═══ Source passage

Ugh, imperial measures. Do you mind if I work with a five-centimetre sphere dropped from 60 metres?
A sphere is quite an aerodynamic shape; so I expect, for most masses, that air friction will have a small to negligible impact on the sphere's final velocity. I know that the acceleration due to gravity is 9.8m/s^2, and so I turn to the equations of motion; v^2 = v_0^2+2*a*s (where v_0 is the starting velocity). Starting velocity v_0 is 0, a is 9.8, s is 60m; thus v^2 = (0*0)+(2*9.8*60) = 1176, therefore v = about 34.3m/s. Little slower than that because of air resistance, but probably not too much slower. (You'll also notice that I'm not using the radius of the sphere anywhere in this calculation). It's an approximation, yes, but it's probably fairly accurate... good enough for many, though not all purposes.
Now, if I know the mass but not the shape, it's a lot harder to justify the "ignore air resistance" step...

══════

◆ Stated goal:
Answer these questions from the falling-sphere passage:
1. What size of sphere and what drop height does the writer propose to work with?
2. What value does the writer use for the acceleration due to gravity?
3. What final velocity does the calculation give, before allowing for air resistance?

═══ Material shown

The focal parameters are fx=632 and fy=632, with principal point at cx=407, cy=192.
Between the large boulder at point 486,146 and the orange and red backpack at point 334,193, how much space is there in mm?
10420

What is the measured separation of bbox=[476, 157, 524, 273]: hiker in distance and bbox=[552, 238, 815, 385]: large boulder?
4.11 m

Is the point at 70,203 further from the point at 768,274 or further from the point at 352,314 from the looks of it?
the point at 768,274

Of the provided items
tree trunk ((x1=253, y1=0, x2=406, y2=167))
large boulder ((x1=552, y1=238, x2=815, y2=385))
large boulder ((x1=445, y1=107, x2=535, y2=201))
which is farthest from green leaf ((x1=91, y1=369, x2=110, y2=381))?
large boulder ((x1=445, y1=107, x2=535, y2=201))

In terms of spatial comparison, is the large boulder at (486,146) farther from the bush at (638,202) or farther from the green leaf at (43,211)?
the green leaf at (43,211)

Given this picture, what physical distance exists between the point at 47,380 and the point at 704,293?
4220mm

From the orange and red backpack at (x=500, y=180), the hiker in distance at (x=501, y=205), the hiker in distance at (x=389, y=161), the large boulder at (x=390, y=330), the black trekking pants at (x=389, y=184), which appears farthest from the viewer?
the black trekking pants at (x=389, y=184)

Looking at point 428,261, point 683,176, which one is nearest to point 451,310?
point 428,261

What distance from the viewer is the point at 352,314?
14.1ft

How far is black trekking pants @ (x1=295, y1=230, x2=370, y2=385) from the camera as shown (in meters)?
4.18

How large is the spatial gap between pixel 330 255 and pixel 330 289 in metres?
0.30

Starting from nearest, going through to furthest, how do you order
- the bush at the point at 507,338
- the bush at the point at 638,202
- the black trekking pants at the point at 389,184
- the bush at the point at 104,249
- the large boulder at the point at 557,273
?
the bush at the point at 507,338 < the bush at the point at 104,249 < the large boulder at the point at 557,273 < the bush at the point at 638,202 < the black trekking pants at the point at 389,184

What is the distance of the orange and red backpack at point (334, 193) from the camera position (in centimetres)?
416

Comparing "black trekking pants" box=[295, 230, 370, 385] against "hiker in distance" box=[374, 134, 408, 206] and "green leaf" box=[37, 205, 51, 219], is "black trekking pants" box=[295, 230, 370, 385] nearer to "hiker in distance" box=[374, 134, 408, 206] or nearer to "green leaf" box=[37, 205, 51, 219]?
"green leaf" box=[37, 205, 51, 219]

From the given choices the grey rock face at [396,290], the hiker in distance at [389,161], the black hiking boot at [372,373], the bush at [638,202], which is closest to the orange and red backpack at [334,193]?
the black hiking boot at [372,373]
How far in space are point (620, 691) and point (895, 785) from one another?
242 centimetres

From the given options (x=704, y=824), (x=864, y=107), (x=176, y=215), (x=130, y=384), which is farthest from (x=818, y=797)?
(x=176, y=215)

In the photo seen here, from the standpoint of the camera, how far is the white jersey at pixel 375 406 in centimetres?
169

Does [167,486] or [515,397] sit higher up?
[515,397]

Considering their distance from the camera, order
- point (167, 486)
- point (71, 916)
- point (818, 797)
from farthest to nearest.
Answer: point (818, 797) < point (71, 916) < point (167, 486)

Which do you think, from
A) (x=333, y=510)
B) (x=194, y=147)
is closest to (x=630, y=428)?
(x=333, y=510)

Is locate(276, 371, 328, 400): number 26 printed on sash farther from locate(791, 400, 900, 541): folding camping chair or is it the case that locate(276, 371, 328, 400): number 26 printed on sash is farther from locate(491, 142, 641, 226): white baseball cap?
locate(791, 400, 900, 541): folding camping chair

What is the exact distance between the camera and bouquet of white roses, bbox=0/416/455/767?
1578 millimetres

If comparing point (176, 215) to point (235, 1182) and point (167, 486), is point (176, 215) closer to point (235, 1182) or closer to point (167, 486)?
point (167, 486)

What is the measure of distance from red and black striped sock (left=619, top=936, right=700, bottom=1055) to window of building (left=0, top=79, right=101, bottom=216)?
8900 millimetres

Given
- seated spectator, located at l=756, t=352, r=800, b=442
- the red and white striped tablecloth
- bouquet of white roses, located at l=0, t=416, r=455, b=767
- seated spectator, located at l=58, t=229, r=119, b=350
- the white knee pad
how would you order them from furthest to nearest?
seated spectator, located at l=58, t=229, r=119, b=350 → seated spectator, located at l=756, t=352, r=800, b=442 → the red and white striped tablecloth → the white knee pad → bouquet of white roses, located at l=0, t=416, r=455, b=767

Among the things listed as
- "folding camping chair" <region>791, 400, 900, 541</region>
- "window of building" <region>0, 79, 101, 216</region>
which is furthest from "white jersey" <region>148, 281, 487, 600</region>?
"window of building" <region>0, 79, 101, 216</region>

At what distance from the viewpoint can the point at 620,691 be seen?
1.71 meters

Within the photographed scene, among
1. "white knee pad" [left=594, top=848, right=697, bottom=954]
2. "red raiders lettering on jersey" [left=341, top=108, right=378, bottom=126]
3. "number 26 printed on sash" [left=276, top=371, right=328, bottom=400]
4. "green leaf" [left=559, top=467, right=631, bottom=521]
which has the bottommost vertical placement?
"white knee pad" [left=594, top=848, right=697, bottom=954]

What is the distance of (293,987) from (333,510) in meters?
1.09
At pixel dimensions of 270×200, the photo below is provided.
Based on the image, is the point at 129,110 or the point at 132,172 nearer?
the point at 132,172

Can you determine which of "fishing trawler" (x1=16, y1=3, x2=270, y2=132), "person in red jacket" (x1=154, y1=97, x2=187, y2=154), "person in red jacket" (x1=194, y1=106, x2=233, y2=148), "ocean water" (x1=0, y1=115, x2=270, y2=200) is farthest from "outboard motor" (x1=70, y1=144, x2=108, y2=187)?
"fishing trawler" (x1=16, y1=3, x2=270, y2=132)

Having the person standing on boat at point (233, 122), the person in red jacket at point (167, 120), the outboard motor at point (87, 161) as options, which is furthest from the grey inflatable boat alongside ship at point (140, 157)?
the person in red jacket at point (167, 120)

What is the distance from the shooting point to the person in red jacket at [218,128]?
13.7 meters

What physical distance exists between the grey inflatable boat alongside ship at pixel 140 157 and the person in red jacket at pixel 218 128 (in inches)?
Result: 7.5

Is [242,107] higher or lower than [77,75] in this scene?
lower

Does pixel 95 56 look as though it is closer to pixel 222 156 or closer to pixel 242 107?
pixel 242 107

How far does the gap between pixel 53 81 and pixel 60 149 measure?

══════

◆ The response:
1. A five-centimetre sphere dropped from 60 metres.
2. 9.8 m/s^2.
3. About 34.3 m/s.